Absurdist reality. This is probably the best way to sum up 2020. You put your head down, phone down and take a nap and 20 minutes later you have Kanye West running for president, Donald Trump spending 15 minutes on leather bottom shoes and the twists and turns of a global pandemic that is shifting the way we experience public life. Almost nothing about our life 10 years ago even exists now as we slide further and further into a digital reality, and we ponder what comes with this evolution as we try and make sense of, and experience, truth and reality.
Within our new technological and digital lives is a lot of misunderstanding. How does big tech mine our personal information, what is a deep fake, what are my rights and what are the laws that protect me. One of the artists who is challenging this lack of understanding is British artist, Bill Posters, an activist who spent years on the streets with his "Subvertising" interventions and now famous the world over for Spectre and his series of Deep Fakes that portrayed the likes of Mark Zuckerberg, Donald Trump, Kim Kardashian and others as true-tellers of the 21st Century. As most certainly... they are not. "My work is about raising awareness of human rights and critically interrogating power relations between corporations, governments, people and the artist," Posters told us earlier this year in our Summer 2020 Quarterly. "With deep fakes, you are operating ethically in a difficult space. There are insufficient laws in place to appropriately protect people’s personal data."

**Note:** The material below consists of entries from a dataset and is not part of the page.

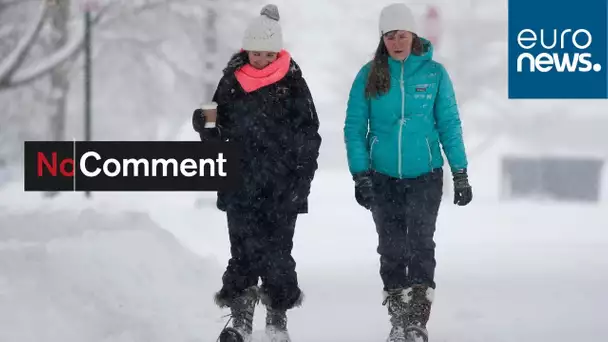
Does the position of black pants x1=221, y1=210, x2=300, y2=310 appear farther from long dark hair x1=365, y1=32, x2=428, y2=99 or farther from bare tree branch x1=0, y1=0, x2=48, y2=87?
bare tree branch x1=0, y1=0, x2=48, y2=87

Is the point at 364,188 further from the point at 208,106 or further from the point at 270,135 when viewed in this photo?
the point at 208,106

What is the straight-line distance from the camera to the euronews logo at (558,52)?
857 cm

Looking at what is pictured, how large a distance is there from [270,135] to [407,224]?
1066 mm

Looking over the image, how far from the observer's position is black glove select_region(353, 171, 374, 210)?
5996 millimetres

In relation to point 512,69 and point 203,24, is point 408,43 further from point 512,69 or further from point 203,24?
point 203,24

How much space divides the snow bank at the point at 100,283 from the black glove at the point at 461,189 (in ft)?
6.30

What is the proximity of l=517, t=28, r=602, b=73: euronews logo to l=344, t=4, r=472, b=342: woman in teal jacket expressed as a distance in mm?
2742

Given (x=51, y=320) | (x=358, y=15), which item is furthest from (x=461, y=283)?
(x=358, y=15)

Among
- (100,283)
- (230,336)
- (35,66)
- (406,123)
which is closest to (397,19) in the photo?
(406,123)

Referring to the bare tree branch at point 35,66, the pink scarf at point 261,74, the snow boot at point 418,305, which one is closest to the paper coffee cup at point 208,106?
the pink scarf at point 261,74

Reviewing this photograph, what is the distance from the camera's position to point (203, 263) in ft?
33.1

In this wide-ranging and engaging conversation, Radio Juxtapoz spoke with Posters to learn how graffiti informed his subversive works on the street in the form of Subvertising and Brandalism, how he began to critique and utilize tech in his practice and the ways that activism can create empowerment in the face of Big Tech. "I also think that deep fakes are the perfect art form for our absurdist reality," Posters says... and he couldn't be any more correct.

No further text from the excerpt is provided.